**Task details**
From the post below about living with chronic health issues, list each thing the writer says cements them back to their reality.

Featured image is a throwback to Bella around 2017 in front of window decals to remind herself and the reader that we are all rad!

Growing up is a trip 😭

In this moment I’m unhappy with my body, and not because of weight or beauty or societal pressure…

But because of pains to varying degrees, muscle spasms, swelling… and a whole host of symptoms.

It’s hard sometimes to be in a body and not want to yell at it to work ”right”… “normally”… as expected… especially when doctors gaslight you or say nothings wrong when something is very clearly not ok. I’m better at advocating for others than myself when it comes to health and wellness amidst our ever changing healthcare systems… but that is a post for another time.

Tonight I find myself awake due to pain, discomfort, and the ever growing anxiety that builds as I calculate how much sleep I’ll actually get in the next 24 hours and how much I need to do tomorrow. Chronic health issues have conditioned me to care for myself throughout my day and to be aware of my sleep, but when new and unexpected circumstances evolve in this ever changing biological landscape I call “me”, this only adds to the frustration.

Have you ever felt disconnected from your body? Like the experience of living within your own flesh with all its physical and operational flaws and imperfections is really you navigating the experience of being within someone else? Sometimes it feels as though this vessel can’t really be mine… and then I find again and again that it is. I am cemented back to my reality sometimes by one painful episode, one drastically fatigued week, one fritzy nerve, one month of nausea at a time.

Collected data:
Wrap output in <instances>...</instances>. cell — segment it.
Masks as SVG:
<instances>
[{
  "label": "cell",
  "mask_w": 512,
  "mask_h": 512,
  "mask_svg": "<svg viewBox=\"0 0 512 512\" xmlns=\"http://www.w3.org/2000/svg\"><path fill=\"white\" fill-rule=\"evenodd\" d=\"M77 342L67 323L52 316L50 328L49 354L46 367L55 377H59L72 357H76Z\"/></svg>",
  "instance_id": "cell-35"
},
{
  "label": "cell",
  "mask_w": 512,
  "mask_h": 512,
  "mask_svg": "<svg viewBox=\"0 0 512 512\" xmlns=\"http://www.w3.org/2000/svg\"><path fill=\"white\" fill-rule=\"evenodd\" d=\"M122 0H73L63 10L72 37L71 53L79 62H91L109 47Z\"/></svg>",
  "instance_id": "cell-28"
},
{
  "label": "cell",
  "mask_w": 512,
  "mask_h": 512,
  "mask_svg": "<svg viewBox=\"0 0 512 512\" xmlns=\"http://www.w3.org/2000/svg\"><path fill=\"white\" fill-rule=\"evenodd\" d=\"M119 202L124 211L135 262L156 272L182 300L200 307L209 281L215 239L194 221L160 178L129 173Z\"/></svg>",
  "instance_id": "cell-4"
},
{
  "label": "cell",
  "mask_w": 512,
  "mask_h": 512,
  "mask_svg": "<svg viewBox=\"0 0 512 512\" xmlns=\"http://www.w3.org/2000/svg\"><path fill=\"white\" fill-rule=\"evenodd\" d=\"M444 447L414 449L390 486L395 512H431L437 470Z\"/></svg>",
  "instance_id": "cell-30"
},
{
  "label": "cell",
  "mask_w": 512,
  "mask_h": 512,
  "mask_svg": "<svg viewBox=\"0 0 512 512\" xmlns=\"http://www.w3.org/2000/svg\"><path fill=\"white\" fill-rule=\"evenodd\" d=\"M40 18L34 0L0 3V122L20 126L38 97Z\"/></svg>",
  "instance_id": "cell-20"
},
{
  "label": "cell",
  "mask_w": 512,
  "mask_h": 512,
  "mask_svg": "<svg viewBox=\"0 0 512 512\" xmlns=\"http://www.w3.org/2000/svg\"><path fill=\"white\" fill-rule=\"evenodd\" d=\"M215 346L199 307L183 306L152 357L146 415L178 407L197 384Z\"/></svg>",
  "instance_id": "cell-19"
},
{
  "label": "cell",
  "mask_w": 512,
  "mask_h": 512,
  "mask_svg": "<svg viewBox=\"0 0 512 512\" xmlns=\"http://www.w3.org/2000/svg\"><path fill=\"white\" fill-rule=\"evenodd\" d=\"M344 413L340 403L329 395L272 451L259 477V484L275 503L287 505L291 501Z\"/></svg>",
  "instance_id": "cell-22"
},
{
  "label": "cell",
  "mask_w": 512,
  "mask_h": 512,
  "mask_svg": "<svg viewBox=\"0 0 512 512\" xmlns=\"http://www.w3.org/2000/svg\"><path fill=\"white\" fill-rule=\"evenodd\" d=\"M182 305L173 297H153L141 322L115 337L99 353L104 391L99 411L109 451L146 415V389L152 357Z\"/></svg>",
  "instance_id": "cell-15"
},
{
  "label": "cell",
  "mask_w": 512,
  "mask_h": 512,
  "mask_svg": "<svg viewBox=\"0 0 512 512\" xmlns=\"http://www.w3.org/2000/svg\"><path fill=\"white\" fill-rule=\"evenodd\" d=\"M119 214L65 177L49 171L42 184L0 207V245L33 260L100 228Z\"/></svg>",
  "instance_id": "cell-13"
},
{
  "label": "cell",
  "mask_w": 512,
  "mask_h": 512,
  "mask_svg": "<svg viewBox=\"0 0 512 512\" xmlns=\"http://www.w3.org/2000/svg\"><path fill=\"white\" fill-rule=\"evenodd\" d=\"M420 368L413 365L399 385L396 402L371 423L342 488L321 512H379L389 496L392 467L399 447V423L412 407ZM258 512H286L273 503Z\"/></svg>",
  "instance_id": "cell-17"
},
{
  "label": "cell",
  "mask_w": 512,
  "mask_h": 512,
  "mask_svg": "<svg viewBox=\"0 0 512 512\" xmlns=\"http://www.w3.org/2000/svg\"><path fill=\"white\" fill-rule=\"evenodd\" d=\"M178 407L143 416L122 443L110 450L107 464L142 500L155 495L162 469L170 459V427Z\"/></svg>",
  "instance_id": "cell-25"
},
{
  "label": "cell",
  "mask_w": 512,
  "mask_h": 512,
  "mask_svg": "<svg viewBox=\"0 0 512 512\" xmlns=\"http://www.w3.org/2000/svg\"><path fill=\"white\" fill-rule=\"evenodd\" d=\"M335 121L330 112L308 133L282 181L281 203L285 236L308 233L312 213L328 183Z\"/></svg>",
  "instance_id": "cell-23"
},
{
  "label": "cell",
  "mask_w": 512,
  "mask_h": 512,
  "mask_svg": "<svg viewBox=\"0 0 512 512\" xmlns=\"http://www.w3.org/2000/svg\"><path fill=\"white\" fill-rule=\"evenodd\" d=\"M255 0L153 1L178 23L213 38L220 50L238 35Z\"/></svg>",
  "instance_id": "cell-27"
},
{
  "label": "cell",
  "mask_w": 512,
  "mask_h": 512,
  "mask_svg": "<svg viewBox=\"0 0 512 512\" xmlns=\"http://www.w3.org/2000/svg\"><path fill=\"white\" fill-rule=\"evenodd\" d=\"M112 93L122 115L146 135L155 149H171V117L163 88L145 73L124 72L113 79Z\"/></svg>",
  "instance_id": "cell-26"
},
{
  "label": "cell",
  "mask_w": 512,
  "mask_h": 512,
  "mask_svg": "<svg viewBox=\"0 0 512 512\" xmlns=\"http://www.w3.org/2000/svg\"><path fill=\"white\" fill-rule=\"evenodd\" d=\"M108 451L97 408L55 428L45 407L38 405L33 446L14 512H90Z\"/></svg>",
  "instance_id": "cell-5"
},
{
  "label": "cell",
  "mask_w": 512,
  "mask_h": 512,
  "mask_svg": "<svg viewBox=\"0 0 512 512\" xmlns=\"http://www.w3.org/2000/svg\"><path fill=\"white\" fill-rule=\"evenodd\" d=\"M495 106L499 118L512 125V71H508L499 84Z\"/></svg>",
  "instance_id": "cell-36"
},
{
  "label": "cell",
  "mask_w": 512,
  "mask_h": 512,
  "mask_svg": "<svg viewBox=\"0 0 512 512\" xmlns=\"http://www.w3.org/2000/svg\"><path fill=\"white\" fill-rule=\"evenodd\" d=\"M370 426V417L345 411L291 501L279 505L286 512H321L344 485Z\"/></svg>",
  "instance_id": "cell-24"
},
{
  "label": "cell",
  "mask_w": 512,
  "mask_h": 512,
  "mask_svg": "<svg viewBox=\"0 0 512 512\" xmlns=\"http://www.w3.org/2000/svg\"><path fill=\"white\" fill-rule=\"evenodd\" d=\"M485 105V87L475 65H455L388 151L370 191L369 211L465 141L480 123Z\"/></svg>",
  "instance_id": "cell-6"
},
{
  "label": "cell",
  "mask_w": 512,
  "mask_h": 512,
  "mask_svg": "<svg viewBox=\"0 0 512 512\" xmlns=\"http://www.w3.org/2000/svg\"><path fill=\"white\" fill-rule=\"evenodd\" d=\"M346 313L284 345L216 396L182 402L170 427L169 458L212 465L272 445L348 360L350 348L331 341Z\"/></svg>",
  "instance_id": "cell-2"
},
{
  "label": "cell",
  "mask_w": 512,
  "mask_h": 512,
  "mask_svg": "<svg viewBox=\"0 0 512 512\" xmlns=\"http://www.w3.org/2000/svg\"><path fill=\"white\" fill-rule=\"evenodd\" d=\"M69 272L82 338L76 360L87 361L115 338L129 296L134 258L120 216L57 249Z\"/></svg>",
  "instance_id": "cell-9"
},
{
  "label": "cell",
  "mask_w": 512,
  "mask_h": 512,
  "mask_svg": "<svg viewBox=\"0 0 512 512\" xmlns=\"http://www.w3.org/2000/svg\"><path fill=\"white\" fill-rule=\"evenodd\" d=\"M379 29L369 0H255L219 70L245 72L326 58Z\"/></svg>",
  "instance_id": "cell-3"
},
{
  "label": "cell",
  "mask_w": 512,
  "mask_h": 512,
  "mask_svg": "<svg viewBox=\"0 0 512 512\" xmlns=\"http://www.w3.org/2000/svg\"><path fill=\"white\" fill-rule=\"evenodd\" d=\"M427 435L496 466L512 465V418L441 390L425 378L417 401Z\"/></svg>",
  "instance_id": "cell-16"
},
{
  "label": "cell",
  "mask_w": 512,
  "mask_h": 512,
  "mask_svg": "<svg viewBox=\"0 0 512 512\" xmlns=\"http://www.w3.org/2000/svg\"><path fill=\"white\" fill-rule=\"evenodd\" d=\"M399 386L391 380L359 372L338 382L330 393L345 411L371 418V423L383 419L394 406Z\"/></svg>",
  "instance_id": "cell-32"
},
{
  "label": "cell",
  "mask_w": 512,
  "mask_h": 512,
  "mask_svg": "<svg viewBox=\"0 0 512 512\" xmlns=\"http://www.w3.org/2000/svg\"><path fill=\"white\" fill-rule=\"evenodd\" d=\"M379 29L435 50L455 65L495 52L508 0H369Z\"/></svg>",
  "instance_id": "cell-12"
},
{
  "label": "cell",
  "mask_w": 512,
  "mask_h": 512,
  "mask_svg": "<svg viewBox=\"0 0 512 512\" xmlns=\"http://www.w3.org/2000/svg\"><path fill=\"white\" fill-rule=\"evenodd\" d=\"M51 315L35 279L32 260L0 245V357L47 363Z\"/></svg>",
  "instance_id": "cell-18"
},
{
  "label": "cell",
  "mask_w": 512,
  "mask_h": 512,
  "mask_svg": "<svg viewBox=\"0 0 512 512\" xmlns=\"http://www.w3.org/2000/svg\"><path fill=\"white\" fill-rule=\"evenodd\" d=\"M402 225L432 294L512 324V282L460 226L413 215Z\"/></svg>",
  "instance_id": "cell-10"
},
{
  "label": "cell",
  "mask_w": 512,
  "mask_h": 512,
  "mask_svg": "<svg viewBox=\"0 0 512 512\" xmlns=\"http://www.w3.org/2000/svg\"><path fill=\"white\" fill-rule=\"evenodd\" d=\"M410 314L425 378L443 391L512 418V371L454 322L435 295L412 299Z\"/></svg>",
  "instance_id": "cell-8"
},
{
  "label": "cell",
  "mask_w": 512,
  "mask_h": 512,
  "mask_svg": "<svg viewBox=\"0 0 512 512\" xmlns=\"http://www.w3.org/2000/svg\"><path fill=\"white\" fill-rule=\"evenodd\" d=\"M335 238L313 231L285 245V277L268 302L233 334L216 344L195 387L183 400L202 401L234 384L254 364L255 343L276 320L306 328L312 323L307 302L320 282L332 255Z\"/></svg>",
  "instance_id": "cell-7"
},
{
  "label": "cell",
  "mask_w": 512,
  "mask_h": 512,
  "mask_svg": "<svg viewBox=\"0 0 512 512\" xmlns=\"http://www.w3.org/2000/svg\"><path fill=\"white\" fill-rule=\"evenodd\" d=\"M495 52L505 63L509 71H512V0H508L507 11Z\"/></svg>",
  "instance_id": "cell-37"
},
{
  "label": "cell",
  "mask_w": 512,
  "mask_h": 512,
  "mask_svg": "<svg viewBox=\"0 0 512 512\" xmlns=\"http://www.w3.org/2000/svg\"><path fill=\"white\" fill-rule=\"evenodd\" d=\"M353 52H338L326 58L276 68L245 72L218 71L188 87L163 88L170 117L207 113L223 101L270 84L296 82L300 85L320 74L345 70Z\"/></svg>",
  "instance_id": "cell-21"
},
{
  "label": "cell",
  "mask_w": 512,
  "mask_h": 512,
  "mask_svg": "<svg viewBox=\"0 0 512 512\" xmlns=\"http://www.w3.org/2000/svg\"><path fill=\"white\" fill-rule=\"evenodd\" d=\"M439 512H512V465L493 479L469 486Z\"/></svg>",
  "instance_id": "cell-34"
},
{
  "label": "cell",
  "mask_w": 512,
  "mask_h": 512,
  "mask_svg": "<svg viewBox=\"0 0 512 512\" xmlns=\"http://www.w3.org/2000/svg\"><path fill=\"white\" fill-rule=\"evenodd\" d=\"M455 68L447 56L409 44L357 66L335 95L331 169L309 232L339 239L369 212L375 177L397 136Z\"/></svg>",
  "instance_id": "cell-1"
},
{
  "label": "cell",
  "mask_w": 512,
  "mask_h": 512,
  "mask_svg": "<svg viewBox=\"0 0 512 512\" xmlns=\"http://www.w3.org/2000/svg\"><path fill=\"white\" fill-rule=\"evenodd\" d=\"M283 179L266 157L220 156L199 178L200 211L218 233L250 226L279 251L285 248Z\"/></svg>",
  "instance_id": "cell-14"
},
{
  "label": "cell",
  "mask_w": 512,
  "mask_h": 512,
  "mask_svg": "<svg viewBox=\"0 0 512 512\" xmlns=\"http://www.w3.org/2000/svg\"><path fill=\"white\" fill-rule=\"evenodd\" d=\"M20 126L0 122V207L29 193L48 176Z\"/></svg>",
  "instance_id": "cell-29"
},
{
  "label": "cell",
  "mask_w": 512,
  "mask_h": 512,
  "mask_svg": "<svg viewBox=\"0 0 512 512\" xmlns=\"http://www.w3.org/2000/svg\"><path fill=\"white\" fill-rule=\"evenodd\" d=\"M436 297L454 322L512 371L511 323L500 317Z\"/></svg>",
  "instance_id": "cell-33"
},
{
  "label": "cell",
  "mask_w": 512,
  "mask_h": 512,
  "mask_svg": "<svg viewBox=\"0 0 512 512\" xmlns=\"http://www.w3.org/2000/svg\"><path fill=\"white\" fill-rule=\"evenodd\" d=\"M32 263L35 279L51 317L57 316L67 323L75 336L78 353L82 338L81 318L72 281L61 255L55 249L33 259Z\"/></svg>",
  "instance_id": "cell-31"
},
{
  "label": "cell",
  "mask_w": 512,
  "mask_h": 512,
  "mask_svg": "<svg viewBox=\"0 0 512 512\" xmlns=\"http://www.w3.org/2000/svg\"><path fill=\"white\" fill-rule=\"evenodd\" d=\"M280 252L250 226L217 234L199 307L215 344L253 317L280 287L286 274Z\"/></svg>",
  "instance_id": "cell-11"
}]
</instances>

**Written answer**
- one painful episode
- one drastically fatigued week
- one fritzy nerve
- one month of nausea